La figura de San Martín, prócer máximo de la independencia, encarna el sacrificio, la entrega y el compromiso con la libertad. Atentar contra su memoria es atentar contra la historia misma, contra el legado que nos recuerda la importancia de la unidad y el respeto por lo público.
Desde el ámbito educativo, el hecho resulta especialmente doloroso. Las escuelas trabajan día a día en la formación de ciudadanos responsables, conscientes de su historia y comprometidos con la construcción de una sociedad más justa. Este tipo de acciones contradicen esos principios y ponen de manifiesto la necesidad de reforzar la enseñanza del respeto, la convivencia y el cuidado de los bienes comunes.

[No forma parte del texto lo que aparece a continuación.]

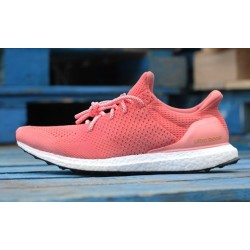 """Adidas Ultra Boost """"Uncaged Rose"""""""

La comunidad repudia enérgicamente lo ocurrido y reafirma la importancia de fortalecer la memoria colectiva. El busto de San Martín no es solo una obra escultórica: es un símbolo de nuestra identidad, un recordatorio permanente de los valores que deben guiar la vida en sociedad.
El mensaje institucional es claro y contundente: cuidar lo público es cuidar nuestra historia y nuestro futuro. Frente a la violencia y el desprecio, la respuesta debe ser más educación, más compromiso y más conciencia ciudadana.